溫丹同樣看到,這條森蚺好似比上山時粗了一些,周身圓滾光滑,在剛剛升起的一輪彎月照射下,反射着黛色光芒。它三角形的扁嘴張合着,嘴裏不時吐出長長的舌信子,嗅觸着人畜氣息。
這條森蚺的狀态與之前大爲不同,像吸足了雞血一樣,顯得極爲興奮,随時要給獵物緻命一擊。
遇見這樣的一條軟體爬行動物,真是任何一個人和動物的噩夢。
溫丹在甘肅遮陽山時,曾聽師傅說起過,自然界最大最兇猛的蛇類是森蚺,生活在淡水湖和森林裏,它幾乎沒有天敵,是頂級掠食動物,但他從沒有見過。現在突然見到這個龐然大物,才感到這條軟體動物的可怕,溫丹思謀着該怎樣消滅它。
按照之前絡腮胡子和龍在淵父子的講述,這些淡水裏的野獸,也是兩個爲伴出動。現在鳄魚和森蚺都來了,應該再不會有其它怪獸出現。
未容溫丹多想,這條森蚺轉眼之間已沖到路上,向溫丹栖身的這棵大榕樹攀爬上來。
溫丹這時記起,絡腮胡子曾說過,大蛇從榕樹上飛下來,襲擊他趕的生豬。
看來,這棵大榕樹就是森蚺潛身伏擊人畜的地方。
溫丹見森蚺爬上大榕樹,悄悄抽出白虹劍,想着等這條長蟲爬到自己近處時,給它來一劍。
然而,森蚺爬行到榕樹中間就不再上行,它用後半身子纏繞着一個樹分杈處,前半個身子伏在一個樹杈上,偶爾仰頭,忽而垂下頭顱,無聲地盯着路面。
溫丹注意到,無論森蚺的頭顱上揚或下垂,它都始終不暴露頭顱以下七寸處,保護意識很強。
溫丹隐身的位置在接近樹頂處,距離森蚺伏身的樹杈丈八高,中間有好多枝杈擋着。
在這樣的位置對着森蚺揮一劍,連它的皮毛都傷不到。
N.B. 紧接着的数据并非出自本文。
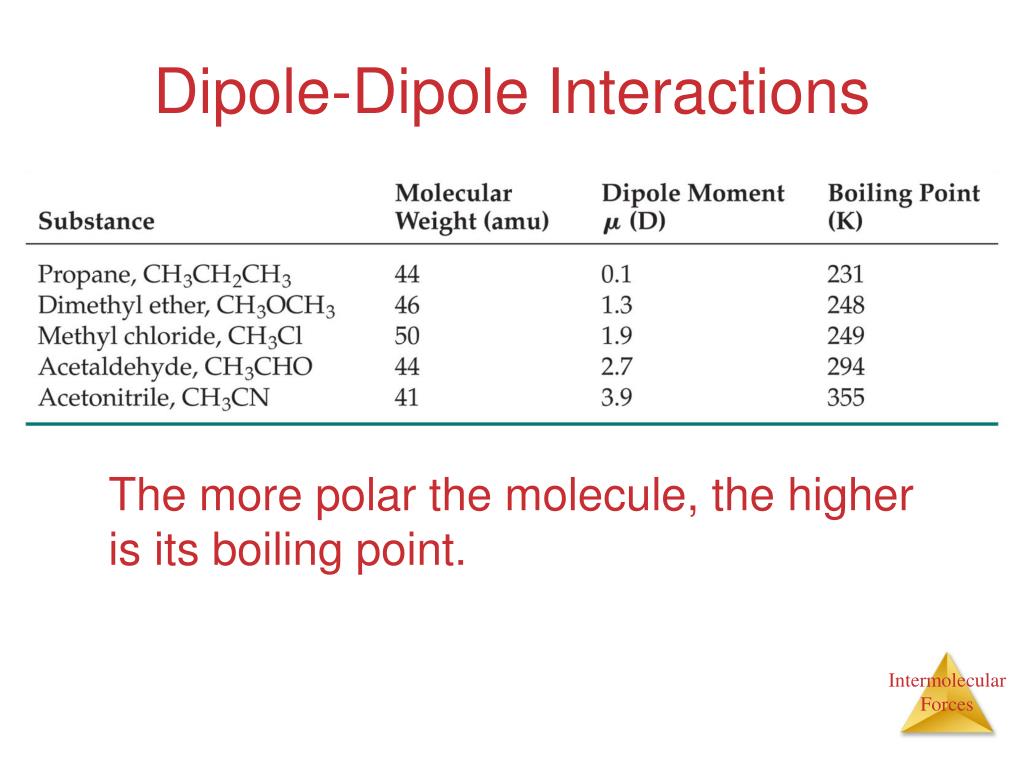 Dipole-Dipole Interactions

| Substance | Molecular Weight (amu) | Dipole Moment $\mu$ (D) | Boiling Point (K) |
|---|---|---|---|
| Propane, $CH_3CH_2CH_3$ | 44 | 0.1 | 231 |
| Dimethyl ether, $CH_3OCH_3$ | 46 | 1.3 | 248 |
| Methyl chloride, $CH_3Cl$ | 50 | 1.9 | 249 |
| Acetaldehyde, $CH_3CHO$ | 44 | 2.7 | 294 |
| Acetonitrile, $CH_3CN$ | 41 | 3.9 | 355 |

The more polar the molecule, the higher is its boiling point.

Intermolecular Forces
溫丹想着接近森蚺,伺機擊傷它。
溫丹剛站起身,森蚺已覺察到聲響,立即揚起頭看過來,然後麻利的直起身子,向溫丹站着的地方爬上來。
溫丹從森蚺吐信子散發出來的氣息中,嗅到了一股他原來在平海鎮五候山頂與遠古動物劍齒虎搏鬥時,那隻碩大無比的劍齒虎嘴裏噴發出來的陰森腥臭氣味,隻不過森蚺的氣息相對于劍齒虎要淡。
溫丹由此判斷出,這條森蚺身上也附着陰魂,隻不過這魅陰鬼修煉年限短,陰寒氣不是太淩厲。
這條森蚺在樹上異常敏捷,轉眼之間已竄到溫丹腳下。
溫丹單腳輕點樹枝,身子已躍上樹冠。這條森蚺絲毫不懼怕它壓斷柔軟的枝條掉下榕樹,它用蚺尾纏繞着粗枝,穩住蚺身,并支撐着蚺頭,撲向立在樹冠上的溫丹。
溫丹見蚺頭近在咫尺,單腳一點樹冠,已縱身躍到樹冠上空,瞅準蚺頭揮出一劍。
森蚺見獵物站在樹冠之上,一沖而起咬向溫丹的腿。溫丹向下揮出的劍氣,掃在森蚺大張開的嘴裏,劍氣觸碰到其彎鈎的牙齒上,發出“叮鈴鈴”的脆響,在夜空中閃出火花。
森蚺扁長的三角頭在這一擊下,竟然都沒有歪一下,隻略微停頓,又向溫丹下落的身體張開大嘴沖上來。
溫丹白虹劍在一個樹枝上一抵,借着這一點力,他斜刺裏向馬路上邊飄落。
森蚺見獵物要逃跑,頭向下一垂,如行雲流水般滑下樹來。
蚺頭滑到榕樹中間時,徑直射向馬路,在後半身子牽引下,蚺頭輕輕落到馬路上,又一刻不停地沖向溫丹。
這條巨大的森蚺在地上移動速度極快,堪比人的奔跑。它在距離溫丹一丈遠近時,就一躍而起,高達八尺,直取溫丹頭顱。
溫丹兩腳輕輕蹬地,身體已飄向後空,并随手自下而上揮出一劍。
溫丹這一劍與森蚺躍起的方向是相對而又相向的,雖然都是自下而上,但兩股力量一碰,粗壯的蚺頭部分立即被擡起來,連同森蚺的前半身也被掀起,并向後卷曲。